Google recently disclosed two critical vulnerabilities (CVE-2024-29745 and CVE-2024-29748) affecting Pixel smartphones that are being actively exploited by forensic companies. These zero-day flaws, which haven’t yet been patched, could potentially allow unauthorised access to user data.


The news comes more than two months after a similar disclosure by the GrapheneOS team, which revealed that forensic firms were using firmware vulnerabilities to extract data from Pixel and Samsung Galaxy devices, even when the phones were switched off.
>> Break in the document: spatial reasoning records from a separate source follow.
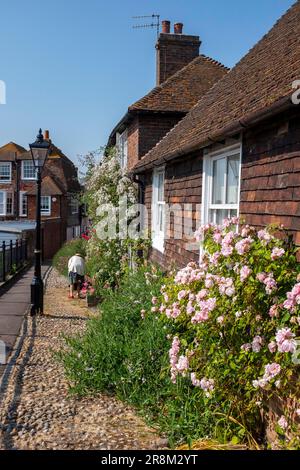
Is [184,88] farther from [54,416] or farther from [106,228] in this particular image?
[54,416]

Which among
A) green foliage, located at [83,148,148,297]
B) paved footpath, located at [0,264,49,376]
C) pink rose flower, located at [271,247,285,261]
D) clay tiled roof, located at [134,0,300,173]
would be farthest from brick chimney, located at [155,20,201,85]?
pink rose flower, located at [271,247,285,261]

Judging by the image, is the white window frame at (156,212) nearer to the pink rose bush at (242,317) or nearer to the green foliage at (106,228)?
the green foliage at (106,228)

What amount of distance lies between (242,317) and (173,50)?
40.9ft

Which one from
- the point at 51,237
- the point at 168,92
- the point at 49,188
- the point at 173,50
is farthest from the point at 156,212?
the point at 49,188

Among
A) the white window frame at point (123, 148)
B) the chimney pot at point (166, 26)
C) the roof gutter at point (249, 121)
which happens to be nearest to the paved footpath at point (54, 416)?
the roof gutter at point (249, 121)

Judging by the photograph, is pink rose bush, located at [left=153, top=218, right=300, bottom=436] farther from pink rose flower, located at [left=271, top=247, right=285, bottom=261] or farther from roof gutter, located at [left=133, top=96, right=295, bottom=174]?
roof gutter, located at [left=133, top=96, right=295, bottom=174]

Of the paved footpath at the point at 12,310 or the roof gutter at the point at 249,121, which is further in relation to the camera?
the paved footpath at the point at 12,310

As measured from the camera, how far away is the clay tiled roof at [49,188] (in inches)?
1510

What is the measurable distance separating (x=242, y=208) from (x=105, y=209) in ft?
29.0

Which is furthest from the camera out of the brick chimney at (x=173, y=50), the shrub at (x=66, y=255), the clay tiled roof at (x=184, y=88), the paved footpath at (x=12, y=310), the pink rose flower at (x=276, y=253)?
the shrub at (x=66, y=255)

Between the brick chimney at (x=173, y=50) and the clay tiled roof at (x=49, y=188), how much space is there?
25.4m

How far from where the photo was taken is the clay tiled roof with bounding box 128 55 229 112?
12203 mm

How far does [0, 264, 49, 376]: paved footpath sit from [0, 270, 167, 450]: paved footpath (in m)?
0.68
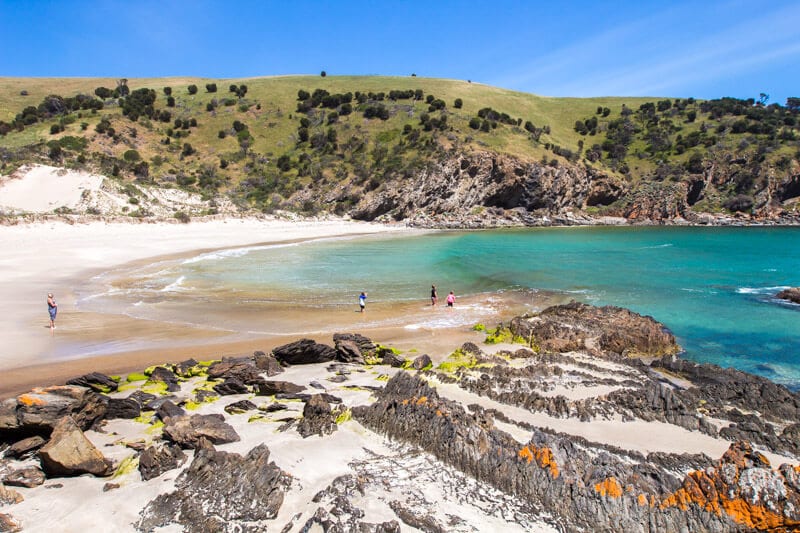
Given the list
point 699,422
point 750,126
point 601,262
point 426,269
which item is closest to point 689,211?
A: point 750,126

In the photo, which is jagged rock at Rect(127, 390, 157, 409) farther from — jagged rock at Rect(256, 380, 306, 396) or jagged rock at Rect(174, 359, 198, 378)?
jagged rock at Rect(256, 380, 306, 396)

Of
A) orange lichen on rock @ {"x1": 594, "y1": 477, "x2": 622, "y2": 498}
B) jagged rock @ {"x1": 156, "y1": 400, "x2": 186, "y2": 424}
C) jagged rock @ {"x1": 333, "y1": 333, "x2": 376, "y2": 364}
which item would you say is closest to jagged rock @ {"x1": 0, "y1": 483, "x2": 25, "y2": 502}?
jagged rock @ {"x1": 156, "y1": 400, "x2": 186, "y2": 424}

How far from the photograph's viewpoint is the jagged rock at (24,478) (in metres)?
5.23

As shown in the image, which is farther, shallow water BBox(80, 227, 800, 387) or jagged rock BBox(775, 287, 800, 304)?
jagged rock BBox(775, 287, 800, 304)

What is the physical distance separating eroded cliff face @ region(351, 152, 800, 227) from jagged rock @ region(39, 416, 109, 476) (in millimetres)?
66235

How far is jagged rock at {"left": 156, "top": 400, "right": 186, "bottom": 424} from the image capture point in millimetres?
7348

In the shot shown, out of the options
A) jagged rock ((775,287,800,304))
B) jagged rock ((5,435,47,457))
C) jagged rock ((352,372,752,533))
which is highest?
jagged rock ((5,435,47,457))

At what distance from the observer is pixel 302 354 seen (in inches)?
446

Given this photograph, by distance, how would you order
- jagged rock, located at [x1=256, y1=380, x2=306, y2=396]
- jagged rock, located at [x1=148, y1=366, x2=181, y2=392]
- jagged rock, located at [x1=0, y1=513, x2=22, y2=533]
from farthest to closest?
jagged rock, located at [x1=148, y1=366, x2=181, y2=392] < jagged rock, located at [x1=256, y1=380, x2=306, y2=396] < jagged rock, located at [x1=0, y1=513, x2=22, y2=533]

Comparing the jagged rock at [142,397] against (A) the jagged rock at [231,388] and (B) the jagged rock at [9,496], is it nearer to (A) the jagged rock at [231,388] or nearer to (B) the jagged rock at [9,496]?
(A) the jagged rock at [231,388]

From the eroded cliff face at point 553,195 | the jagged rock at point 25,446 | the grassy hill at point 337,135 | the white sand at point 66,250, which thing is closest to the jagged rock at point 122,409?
the jagged rock at point 25,446

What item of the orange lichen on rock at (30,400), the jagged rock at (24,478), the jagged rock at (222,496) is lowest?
the jagged rock at (222,496)

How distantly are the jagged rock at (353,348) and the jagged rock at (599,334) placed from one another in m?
5.57

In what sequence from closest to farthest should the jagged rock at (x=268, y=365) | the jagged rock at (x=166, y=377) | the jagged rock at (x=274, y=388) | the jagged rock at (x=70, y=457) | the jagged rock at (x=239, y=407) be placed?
the jagged rock at (x=70, y=457) < the jagged rock at (x=239, y=407) < the jagged rock at (x=274, y=388) < the jagged rock at (x=166, y=377) < the jagged rock at (x=268, y=365)
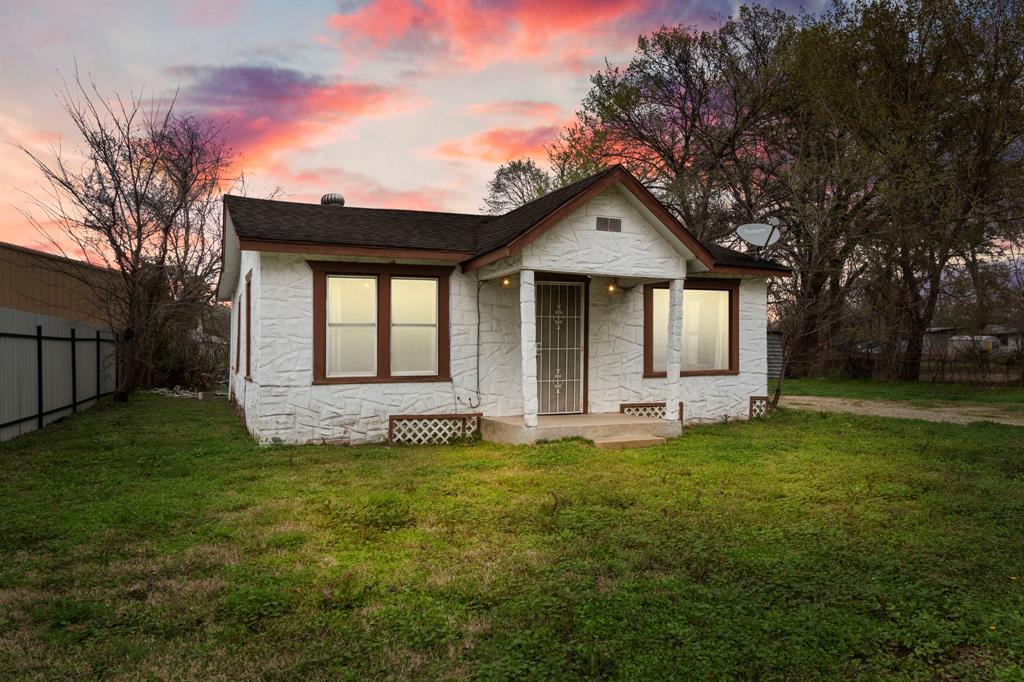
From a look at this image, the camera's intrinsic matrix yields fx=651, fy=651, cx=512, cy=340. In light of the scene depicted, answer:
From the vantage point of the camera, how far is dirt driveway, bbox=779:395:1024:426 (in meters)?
13.9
About this vulnerabilityies the maintainers of GrapheneOS said they “are being actively exploited in the wild by forensic companies”:

“Forensic companies are rebooting devices in After First Unlock state into fastboot mode on Pixels and other devices to exploit vulnerabilities there and then dump memory.”

While acknowledging the existence of these exploits, Google downplayed the widespread risk, saying there was only evidence of “limited, targeted exploitation”. But that shouldn’t diminish the seriousness of the situation.

What this means for Pixel users

Pixel users should be cautious, especially if they think they might be involved in forensics analysis. While the details of the exploit remain unknown, it’s advisable to keep up to date with Google’s upcoming security patches and prioritise installing them as soon as they become available.